The first column is the IUPAC consensus symbol, the second column is the majority consensus symbol, and the third column is the uncertainty at a given position in the module. The smaller the number, the less uncertainty, and therefore the more conserved the majority residue is at that position. Now that we have examined Module 1 in some detail, lets do some more simple tasks. How many different sequences is Module 1 located in?

>>> module_1.LocationDict
{'18309723': [284], '15614085': [58], '15966937': [59], ...
>>> len(module_1.LocationDict)
49

The LocationDict property of the Module object is a dictionary of sequences IDs and indices in the sequence where the module was found. Here we see that Module 1 was found in 49 different sequences, which means that it was found twice in one sequence. We can find what other modules were found to have more than one instance in a given sequence.

>>> for motif in results.Motifs:
...     module = motif.Modules[0]
...     for seq_id, indices in module.LocationDict.items():
...             if len(indices) > 1:
...                     print module.ID, seq_id, indices
...
1 18406743 [42, 362]
3 18406743 [104, 264, 424]

We see that Module 1 and Module 3 have more than one instance in sequence 18406743. Since this sequence is the only one to contain multiple instances of the same module, lets quickly examine some statistics of the alignment.

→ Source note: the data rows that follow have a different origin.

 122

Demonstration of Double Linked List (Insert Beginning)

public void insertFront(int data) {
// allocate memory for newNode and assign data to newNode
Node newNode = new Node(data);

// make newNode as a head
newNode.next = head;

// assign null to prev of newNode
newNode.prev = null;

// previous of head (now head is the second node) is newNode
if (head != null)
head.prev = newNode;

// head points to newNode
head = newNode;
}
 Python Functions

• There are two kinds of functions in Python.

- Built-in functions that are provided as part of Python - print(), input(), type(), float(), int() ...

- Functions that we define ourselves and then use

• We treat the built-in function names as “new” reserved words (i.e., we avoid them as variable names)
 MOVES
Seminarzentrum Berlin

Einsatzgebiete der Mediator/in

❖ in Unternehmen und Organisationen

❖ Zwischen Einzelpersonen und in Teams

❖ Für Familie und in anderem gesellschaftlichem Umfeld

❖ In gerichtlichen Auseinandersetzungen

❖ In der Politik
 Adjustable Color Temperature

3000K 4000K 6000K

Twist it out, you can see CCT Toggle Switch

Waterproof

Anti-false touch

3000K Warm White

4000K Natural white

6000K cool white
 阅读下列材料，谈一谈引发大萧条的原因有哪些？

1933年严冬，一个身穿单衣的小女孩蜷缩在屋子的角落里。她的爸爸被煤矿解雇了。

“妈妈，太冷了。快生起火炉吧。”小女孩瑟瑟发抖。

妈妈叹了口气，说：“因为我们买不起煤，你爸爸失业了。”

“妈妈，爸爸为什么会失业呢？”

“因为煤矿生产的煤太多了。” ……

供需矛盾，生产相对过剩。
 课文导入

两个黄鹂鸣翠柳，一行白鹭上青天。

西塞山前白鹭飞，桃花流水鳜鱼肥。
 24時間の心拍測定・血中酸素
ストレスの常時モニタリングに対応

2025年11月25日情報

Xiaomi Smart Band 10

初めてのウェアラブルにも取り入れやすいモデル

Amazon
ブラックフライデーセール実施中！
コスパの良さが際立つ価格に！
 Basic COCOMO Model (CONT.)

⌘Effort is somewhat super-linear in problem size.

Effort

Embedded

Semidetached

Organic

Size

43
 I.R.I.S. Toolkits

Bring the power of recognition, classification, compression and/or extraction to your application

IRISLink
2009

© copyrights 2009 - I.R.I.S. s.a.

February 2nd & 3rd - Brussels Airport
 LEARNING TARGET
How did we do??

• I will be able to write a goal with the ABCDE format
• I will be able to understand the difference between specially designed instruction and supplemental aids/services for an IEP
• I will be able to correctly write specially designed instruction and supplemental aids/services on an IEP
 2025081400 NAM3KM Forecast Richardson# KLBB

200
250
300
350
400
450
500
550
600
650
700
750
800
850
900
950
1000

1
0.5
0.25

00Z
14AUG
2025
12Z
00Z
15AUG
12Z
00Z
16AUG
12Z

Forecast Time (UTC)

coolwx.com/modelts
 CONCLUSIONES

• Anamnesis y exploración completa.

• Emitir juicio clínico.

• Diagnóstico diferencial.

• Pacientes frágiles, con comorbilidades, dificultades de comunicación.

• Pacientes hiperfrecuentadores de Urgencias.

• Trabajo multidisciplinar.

>>> len(results.Alignment.NamedSeqs['18406743'])
578
>>> lengths = [len(seq) for seq in results.Alignment.Seqs]
>>> min(lengths)
89
>>> max(lengths)
578
>>> sum(lengths)/float(len(lengths))
169.86458333333334

This sequence is the longest of all the sequences searched and more than 3 times longer than the average sequence.